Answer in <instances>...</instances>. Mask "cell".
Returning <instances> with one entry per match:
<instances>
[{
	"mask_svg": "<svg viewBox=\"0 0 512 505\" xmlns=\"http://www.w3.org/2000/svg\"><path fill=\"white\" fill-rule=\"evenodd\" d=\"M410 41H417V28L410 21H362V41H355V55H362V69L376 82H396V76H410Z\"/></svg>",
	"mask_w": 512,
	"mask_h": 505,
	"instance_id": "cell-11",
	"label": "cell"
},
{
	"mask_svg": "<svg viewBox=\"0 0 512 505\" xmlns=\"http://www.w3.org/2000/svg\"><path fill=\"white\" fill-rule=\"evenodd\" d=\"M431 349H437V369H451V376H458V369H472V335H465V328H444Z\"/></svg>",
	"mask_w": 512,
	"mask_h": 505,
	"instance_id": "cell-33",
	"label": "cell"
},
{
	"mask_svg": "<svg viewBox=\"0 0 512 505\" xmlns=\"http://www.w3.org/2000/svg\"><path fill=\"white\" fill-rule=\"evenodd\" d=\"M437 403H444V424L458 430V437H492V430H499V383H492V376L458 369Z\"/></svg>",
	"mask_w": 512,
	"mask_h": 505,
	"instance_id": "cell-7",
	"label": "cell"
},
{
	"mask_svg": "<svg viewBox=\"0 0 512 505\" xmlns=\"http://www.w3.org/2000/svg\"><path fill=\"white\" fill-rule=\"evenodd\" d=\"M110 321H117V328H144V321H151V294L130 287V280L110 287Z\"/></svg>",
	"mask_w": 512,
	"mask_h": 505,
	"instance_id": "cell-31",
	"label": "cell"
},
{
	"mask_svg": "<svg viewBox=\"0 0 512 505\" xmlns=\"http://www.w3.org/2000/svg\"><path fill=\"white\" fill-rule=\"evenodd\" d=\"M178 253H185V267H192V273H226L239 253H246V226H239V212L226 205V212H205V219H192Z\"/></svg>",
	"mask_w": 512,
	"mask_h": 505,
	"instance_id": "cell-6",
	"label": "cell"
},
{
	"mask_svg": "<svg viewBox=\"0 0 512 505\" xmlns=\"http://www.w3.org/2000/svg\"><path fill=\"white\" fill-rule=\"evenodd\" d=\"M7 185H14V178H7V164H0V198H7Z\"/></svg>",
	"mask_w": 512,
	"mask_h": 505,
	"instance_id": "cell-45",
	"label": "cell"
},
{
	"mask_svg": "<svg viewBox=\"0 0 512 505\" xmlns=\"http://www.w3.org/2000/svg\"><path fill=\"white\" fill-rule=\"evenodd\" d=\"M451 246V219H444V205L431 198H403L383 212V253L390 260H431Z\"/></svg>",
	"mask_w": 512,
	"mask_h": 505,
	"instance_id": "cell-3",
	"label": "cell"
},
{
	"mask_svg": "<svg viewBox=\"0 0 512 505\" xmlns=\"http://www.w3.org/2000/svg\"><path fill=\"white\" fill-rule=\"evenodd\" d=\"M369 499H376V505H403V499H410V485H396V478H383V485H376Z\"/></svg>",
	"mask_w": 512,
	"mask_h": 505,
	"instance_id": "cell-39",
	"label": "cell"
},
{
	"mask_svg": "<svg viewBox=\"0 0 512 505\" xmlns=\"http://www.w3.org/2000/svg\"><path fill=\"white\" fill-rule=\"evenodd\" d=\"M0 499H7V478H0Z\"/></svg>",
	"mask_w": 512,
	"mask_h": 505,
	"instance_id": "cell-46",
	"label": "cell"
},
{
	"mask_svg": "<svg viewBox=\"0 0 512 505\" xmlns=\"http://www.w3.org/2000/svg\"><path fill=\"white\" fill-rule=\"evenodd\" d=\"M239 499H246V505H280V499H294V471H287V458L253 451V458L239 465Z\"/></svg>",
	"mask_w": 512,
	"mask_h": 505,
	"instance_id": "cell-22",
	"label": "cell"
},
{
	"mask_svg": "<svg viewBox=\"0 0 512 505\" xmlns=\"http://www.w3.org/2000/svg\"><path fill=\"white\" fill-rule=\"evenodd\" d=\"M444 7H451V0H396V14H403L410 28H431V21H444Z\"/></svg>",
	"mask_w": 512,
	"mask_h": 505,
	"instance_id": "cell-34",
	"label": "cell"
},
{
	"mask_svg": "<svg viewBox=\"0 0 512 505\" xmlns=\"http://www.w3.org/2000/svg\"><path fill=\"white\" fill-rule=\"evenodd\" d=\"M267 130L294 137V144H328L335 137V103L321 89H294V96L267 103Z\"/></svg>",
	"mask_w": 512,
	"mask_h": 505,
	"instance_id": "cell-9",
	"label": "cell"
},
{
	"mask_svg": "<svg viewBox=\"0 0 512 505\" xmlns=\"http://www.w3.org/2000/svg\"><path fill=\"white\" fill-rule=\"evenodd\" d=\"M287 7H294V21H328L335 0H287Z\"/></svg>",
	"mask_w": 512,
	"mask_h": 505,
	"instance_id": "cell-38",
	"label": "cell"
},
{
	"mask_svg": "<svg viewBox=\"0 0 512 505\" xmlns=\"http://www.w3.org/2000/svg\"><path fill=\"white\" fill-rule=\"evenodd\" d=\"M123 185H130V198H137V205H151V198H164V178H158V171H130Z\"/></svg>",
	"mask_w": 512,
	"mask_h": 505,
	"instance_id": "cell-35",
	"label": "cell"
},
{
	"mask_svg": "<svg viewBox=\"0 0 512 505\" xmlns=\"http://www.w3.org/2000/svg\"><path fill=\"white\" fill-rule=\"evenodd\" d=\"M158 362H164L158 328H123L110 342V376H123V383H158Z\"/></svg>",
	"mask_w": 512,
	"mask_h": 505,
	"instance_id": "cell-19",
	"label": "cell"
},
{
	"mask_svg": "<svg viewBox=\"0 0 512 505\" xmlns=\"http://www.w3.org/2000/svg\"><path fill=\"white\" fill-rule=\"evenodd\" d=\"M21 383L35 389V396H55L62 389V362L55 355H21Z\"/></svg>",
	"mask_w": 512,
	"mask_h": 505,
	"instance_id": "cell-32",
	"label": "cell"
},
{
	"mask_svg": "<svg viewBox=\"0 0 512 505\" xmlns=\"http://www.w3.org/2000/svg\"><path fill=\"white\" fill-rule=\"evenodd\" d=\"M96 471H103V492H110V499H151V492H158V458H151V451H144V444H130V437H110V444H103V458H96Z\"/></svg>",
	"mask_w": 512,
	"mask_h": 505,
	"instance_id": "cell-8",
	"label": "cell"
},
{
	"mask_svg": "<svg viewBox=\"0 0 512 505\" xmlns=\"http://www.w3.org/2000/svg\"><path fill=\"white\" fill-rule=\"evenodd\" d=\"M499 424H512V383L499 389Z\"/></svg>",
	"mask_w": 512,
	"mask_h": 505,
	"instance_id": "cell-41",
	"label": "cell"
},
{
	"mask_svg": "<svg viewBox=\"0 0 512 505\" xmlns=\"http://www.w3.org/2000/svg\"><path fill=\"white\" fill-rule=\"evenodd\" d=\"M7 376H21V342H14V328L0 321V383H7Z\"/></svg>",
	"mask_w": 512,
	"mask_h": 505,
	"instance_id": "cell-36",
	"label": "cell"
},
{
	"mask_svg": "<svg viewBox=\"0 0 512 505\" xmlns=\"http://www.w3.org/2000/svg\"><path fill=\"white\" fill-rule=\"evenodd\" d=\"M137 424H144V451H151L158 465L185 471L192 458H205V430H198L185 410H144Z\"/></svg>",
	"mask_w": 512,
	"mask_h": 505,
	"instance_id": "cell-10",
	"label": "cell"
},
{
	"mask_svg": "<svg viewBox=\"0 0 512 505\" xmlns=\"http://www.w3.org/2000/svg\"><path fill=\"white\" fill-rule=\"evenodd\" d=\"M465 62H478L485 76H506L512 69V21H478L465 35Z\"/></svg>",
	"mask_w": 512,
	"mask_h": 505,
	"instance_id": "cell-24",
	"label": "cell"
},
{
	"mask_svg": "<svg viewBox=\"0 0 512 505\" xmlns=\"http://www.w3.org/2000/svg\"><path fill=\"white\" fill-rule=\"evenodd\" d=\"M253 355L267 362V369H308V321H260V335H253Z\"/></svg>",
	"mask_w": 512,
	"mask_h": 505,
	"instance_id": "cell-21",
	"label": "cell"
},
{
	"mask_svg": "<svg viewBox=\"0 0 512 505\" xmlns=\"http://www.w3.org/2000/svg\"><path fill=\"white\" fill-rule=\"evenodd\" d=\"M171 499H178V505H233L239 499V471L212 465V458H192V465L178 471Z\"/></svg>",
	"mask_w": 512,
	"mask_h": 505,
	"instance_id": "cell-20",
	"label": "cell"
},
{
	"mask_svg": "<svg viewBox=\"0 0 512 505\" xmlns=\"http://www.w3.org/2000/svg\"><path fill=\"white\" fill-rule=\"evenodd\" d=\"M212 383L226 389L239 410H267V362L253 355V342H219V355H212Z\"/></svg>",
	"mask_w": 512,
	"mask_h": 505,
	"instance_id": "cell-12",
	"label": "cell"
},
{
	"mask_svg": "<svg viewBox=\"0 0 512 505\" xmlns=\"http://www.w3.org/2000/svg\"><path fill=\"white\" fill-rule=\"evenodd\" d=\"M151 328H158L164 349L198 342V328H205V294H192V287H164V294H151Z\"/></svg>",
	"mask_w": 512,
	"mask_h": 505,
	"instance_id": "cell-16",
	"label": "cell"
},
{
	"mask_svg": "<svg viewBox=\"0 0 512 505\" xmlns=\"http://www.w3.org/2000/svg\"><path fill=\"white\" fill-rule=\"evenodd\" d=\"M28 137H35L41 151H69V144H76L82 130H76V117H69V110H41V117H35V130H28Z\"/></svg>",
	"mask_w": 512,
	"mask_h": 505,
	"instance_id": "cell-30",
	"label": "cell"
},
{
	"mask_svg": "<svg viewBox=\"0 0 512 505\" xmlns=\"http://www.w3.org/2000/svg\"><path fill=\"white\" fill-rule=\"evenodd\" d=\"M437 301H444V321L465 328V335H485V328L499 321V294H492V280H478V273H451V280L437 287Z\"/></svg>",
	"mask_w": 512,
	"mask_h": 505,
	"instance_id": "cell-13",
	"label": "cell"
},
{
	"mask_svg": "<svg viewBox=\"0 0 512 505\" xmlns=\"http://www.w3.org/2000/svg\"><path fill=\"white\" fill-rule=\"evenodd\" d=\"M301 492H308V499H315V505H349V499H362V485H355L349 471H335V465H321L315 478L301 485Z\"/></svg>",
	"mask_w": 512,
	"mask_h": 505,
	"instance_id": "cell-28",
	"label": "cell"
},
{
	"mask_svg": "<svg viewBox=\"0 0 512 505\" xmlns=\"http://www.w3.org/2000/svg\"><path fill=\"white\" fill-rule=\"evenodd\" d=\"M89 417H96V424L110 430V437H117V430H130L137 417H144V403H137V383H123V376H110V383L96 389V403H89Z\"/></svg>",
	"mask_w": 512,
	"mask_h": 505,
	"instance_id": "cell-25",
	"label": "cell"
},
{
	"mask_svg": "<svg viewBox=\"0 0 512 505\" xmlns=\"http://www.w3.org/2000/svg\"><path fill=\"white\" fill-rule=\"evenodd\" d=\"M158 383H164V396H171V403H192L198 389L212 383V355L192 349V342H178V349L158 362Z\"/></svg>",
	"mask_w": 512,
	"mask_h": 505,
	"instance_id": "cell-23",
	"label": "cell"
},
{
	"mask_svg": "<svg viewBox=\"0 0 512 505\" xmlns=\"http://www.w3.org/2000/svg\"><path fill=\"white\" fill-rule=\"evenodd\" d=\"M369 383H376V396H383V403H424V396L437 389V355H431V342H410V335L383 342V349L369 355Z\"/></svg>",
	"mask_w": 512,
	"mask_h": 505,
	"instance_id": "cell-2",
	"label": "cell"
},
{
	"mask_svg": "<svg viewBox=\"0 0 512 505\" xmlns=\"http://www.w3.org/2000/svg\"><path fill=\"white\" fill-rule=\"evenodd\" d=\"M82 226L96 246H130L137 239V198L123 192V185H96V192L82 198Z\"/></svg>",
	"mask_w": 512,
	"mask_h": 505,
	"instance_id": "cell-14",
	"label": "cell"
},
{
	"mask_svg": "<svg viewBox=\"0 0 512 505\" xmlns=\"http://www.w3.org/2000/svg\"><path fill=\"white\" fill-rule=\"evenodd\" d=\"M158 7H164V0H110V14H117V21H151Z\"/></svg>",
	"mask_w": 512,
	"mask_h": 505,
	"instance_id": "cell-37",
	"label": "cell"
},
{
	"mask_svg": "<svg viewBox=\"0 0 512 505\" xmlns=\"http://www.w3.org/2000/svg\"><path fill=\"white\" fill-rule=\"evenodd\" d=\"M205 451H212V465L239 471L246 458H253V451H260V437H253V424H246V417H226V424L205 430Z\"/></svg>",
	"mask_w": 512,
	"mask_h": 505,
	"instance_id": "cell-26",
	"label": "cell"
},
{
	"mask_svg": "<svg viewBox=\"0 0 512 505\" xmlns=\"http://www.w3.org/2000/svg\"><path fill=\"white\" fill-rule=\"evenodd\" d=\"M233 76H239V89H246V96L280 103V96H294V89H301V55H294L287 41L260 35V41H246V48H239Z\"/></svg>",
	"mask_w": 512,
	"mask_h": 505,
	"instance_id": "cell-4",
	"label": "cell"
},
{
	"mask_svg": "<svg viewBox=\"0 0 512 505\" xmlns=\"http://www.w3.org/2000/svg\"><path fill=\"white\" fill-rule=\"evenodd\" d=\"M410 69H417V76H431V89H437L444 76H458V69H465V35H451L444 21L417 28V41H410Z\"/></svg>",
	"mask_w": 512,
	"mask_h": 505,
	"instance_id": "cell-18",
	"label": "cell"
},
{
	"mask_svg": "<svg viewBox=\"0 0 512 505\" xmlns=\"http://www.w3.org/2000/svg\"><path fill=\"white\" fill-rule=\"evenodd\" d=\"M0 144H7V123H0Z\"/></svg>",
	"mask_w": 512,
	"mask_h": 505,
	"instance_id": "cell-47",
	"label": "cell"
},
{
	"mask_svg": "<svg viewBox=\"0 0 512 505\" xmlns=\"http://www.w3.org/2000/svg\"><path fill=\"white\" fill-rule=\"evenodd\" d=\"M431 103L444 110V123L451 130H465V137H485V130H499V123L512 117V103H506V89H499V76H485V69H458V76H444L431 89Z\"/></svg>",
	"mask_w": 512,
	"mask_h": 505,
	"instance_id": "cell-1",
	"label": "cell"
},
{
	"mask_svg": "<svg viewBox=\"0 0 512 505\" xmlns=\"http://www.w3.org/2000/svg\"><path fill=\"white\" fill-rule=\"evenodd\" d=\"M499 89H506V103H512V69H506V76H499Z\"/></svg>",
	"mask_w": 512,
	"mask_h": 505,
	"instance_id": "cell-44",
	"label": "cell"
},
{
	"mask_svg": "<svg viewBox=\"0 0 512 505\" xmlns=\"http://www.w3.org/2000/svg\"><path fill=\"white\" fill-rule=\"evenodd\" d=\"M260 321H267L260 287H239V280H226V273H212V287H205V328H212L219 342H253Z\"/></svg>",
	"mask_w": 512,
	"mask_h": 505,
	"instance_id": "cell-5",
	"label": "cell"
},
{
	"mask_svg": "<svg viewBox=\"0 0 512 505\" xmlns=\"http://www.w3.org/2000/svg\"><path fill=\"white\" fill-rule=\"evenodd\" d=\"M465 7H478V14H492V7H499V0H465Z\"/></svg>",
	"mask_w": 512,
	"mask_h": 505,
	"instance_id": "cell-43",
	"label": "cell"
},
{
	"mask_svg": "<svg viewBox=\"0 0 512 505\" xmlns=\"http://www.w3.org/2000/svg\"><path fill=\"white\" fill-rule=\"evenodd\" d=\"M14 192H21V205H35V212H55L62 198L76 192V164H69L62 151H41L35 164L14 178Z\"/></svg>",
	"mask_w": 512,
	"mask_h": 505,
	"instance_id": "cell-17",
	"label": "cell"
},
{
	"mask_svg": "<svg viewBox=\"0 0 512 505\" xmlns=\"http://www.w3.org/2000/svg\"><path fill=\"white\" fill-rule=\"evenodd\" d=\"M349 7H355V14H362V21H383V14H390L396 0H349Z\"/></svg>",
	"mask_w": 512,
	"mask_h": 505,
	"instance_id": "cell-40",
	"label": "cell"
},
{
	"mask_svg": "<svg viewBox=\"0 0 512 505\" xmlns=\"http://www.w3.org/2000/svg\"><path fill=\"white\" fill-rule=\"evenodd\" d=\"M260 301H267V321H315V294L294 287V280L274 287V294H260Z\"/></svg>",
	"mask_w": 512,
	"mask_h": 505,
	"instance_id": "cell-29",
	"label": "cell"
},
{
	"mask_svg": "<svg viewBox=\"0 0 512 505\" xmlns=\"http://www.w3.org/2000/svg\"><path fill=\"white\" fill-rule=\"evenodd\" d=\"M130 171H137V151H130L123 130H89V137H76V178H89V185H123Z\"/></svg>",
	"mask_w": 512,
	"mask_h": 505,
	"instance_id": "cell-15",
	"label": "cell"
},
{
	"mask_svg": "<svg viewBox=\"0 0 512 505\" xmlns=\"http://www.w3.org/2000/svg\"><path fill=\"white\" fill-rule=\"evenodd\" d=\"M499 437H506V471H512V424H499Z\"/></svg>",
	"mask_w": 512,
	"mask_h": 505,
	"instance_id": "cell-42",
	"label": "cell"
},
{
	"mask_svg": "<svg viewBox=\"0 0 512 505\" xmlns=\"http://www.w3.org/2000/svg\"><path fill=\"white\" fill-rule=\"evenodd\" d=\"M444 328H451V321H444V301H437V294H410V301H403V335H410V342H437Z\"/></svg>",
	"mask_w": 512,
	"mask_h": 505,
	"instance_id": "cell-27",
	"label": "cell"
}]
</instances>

## Exercise
Which lines in the listing above contain the string "instances"? Copy each of those lines in full.

## Written reply
Answer in <instances>...</instances>. Mask "cell".
Returning <instances> with one entry per match:
<instances>
</instances>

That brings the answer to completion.